El ciudadano desnudo
Siguiendo el criterio del avestruz, una forma cómoda de evitarse demandas colectivas y obviar problemas culturales, sociales, sindicales, lingüísticos, nacionales o del orden que sea, es desproveer al individuo de todas sus condiciones identitarias y crear un ciudadano desnudo, en palabras de un conocido antropólogo, o un ciudadano sin atributos, en palabras de un célebre escritor. Si antes yo era yo y mi circunstancia, ahora una recua teórica compuesta por presuntos europeístas, nacionalistas de Estado, fascistas disfrazados de liberales y ex progresistas de zigzagueante biografía ha decidido que todas las circunstancias del individuo deben quedar fuera de su consideración pública, lo cual es un espléndido modo no ya de resolver los problemas, sino de decretar que los problemas no existen.
El modelo de ciudadano que pretenden imponer no puede airear la lengua que habla ni el grupo humano que le identifica ni la familia a la que pertenece ni plantear ninguna demanda colectiva. Un europeísmo de baja estofa reduce los derechos individuales a alquilar apartamentos o adquirir billetes a Helsinki. Si el ciudadano tiene el atrevimiento de establecer una reivindicación que exceda su parcela de egoísmo personal, arreciarán los insultos, pues es entonces, dicen, cuando resurge la tribu, el clan, la jauría, la piara, el rebaño, la bandada, el banco (de peces) y eso inspira, a los ideólogos del Estado inmutable, toda clase de adjetivos sin gracia relacionados con la prehistoria, la acefalia o la indecencia.

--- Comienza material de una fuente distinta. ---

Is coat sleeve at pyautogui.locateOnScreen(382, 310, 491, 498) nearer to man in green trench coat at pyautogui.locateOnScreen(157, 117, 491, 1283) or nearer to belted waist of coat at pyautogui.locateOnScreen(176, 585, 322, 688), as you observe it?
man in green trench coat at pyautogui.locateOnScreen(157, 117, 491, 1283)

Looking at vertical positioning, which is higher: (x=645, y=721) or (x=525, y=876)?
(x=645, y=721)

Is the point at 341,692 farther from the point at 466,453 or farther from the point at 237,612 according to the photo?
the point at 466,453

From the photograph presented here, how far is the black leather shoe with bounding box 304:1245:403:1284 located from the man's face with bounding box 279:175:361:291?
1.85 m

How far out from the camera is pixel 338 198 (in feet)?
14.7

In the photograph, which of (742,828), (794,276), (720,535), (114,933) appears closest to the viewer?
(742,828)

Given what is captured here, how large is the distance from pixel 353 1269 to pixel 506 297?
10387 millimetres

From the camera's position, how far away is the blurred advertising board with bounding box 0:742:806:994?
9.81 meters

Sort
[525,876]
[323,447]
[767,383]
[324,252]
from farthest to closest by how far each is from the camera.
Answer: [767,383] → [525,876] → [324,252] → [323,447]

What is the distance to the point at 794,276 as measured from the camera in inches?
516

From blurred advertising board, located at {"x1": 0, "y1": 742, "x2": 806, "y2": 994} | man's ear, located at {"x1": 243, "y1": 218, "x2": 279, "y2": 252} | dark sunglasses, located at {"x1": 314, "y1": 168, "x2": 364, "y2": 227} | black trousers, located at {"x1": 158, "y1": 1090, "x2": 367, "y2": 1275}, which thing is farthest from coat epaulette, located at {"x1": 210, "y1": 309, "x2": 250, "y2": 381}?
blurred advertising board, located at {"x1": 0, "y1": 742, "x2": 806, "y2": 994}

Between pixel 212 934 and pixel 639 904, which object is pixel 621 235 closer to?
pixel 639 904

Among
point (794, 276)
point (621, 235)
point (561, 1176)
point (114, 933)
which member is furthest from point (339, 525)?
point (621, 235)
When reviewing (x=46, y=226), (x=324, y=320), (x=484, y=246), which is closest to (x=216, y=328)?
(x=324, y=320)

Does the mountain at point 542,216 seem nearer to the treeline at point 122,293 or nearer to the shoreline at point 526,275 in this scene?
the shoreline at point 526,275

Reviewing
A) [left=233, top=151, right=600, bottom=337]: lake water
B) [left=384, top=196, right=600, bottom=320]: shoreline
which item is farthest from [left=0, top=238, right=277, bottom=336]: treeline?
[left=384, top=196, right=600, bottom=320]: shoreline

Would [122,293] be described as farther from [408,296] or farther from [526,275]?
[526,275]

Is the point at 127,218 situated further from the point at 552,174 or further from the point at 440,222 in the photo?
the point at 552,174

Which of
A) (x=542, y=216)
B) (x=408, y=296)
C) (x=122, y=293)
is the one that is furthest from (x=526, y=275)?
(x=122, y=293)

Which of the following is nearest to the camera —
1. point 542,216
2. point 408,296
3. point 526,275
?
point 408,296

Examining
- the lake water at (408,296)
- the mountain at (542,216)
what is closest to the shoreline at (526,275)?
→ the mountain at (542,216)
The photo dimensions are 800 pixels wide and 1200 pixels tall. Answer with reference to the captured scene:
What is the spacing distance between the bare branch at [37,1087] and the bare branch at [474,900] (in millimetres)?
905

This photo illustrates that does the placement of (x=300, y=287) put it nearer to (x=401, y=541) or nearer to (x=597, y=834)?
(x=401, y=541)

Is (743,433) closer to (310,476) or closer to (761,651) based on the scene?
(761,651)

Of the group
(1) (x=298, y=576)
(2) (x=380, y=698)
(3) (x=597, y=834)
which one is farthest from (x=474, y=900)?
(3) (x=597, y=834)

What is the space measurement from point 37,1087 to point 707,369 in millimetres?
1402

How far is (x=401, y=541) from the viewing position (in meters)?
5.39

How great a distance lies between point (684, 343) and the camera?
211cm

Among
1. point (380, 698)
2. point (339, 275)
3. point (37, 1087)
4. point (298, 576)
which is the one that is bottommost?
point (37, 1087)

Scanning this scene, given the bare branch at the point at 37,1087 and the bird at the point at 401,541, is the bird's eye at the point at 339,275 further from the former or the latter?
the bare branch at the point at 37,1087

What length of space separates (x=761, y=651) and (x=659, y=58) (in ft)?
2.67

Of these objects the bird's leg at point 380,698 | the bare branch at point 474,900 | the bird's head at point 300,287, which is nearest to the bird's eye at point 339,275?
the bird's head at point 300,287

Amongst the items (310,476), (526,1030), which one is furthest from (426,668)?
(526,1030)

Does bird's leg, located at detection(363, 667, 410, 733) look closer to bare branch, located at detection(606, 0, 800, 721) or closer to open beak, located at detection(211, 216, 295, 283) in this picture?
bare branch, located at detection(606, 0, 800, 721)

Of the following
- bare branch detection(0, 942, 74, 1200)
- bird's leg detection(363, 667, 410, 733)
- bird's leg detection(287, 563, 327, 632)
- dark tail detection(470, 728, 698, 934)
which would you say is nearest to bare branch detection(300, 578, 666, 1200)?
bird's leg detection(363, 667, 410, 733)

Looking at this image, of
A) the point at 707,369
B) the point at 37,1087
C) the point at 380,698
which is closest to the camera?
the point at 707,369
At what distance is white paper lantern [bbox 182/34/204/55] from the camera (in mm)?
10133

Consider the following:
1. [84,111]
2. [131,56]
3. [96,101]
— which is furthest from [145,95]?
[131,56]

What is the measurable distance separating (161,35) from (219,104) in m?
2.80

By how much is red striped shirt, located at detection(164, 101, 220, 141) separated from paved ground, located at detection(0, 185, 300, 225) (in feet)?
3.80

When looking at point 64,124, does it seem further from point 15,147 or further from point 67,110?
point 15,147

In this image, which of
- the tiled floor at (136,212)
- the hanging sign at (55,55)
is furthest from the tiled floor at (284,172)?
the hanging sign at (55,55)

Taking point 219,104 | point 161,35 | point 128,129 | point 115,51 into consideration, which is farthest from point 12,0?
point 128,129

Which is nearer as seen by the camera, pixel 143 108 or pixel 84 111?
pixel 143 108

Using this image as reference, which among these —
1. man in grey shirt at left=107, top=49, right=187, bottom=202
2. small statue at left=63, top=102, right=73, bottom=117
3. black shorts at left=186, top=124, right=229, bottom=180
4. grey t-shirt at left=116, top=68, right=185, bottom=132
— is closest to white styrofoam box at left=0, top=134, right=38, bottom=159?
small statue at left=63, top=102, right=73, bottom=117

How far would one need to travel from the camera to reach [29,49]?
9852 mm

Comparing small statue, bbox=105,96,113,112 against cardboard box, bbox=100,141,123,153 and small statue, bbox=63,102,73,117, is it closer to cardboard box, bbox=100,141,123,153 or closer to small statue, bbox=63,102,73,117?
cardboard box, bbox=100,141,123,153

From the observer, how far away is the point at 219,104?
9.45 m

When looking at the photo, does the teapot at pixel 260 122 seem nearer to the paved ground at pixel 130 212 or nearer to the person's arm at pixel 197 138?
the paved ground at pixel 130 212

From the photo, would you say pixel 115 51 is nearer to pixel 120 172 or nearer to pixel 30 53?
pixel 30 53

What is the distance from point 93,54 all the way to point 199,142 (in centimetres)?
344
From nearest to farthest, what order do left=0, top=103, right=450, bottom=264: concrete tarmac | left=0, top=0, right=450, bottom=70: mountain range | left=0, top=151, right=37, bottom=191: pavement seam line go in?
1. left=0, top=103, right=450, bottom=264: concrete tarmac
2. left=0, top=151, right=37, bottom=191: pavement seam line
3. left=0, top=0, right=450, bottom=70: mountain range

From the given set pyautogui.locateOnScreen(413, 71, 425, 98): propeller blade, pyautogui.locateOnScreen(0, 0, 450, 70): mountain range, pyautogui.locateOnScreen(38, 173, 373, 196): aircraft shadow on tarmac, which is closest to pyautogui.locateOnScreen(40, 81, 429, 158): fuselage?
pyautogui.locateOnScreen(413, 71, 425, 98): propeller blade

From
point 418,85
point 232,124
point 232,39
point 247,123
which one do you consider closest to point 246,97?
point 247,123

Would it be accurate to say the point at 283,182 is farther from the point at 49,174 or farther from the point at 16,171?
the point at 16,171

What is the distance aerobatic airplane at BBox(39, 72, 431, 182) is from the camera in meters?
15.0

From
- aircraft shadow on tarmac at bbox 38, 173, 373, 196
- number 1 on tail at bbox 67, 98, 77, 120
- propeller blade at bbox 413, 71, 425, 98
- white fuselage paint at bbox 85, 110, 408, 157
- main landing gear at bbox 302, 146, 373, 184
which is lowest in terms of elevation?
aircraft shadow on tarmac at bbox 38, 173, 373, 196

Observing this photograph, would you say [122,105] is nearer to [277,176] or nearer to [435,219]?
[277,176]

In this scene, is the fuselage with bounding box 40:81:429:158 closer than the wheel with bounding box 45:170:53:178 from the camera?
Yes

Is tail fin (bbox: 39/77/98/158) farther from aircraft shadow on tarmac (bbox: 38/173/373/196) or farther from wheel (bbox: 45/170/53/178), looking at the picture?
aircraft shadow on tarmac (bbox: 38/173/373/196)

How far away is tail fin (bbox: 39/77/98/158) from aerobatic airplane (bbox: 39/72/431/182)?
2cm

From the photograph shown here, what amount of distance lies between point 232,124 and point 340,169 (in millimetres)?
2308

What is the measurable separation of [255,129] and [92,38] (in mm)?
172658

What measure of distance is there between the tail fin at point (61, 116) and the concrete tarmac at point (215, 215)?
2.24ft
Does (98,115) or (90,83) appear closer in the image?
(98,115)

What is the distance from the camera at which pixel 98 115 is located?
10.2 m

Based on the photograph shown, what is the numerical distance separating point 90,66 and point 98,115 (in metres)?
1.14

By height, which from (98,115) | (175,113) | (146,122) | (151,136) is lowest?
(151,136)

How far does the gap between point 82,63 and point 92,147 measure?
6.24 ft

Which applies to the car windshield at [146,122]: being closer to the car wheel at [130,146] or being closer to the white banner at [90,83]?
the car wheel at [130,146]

El defensor del ciudadano roussoniano no tolera que el personal tenga granos en la cara, problemas con su chica o problemas de conciencia, esté casado, tenga tres hijos y una abuela o reconozca la bandera o la lengua de sus padres. La teoría del ciudadano desnudo no sólo proscribe toda tradición que signifique una memoria colectiva, sino que se permite llamar idiota al que la defienda, al que se resista a desprenderse de los atributos, personales y colectivos, que definen su irrepetible identidad. Ignora que no somos ángeles asexuados y supone, con enternecedora ingenuidad, que vivimos bajo el manto protector de leyes ideales, platónicas, diseñadas por filántropos universales. La teoría del ciudadano desnudo se rebela ante la idea de que la gente, después de todo, tiene nombres y apellidos, vive en un barrio concreto, habla una lengua concreta e incluso mantiene la manía de plantear demandas colectivas o asumir identidades grupales.
Todo le está permitido al ciudadano desnudo porque no molesta con sus mandangas al poder constituido. Los Estados son, para esta teoría, estructuras inocentes, filantrópicas, desprendidas, que nos administran y tutelan, y que sólo nos regañan cuando cometemos alguna travesura, generalmente política. Podemos ser ciudadanos, siempre bajo la condición de presentarnos como entidades vacías y sin historia. Sólo la sujeción a un Estado nos inviste de dignidad; sólo un Estado da sentido a nuestra ciudadanía. ¿Quién habló de derechos humanos? ¿Quién recuerda ahora, entre tanto impetuoso polemista, que los derechos de las personas no los crean las leyes sino que éstas tan sólo los reconocen? Los derechos, para el ciudadano desnudo, emanan de su adscripción al Estado, en un paradójico regreso a la servidumbre medieval, a la más innoble esclavitud. Curioso sentido de la modernidad el que hace depender toda la dignidad personal de un ente edificado sobre sangre, menos abstracto de lo que se pretende y, para los que aún nos importan estas cosas, tan feo.
El ciudadano que desean no tiene lengua propia, ni nación, ni historia, ni pasado. Es el individuo sin nombre conocido, sin tradición, ni religión, ni identidad. El ciudadano desnudo. El ciudadano sin atributos. El ciudadano en pelotas. Méndez de Vigo, un interesado estatalista, lo expresaba con claridad el otro día: para la Unión Europea no hay vasco, ni bretón, ni bávaro. Vaya, hombre: no dijo ni español ni alemán. Resulta curioso que esta guerra contra los sentimientos colectivos deja un solo títere con cabeza: el del Estado, precisamente aquel que primero debería agonizar, sobre todo si es que vamos, como dicen que dicen los que dicen, hacia una Europa unida.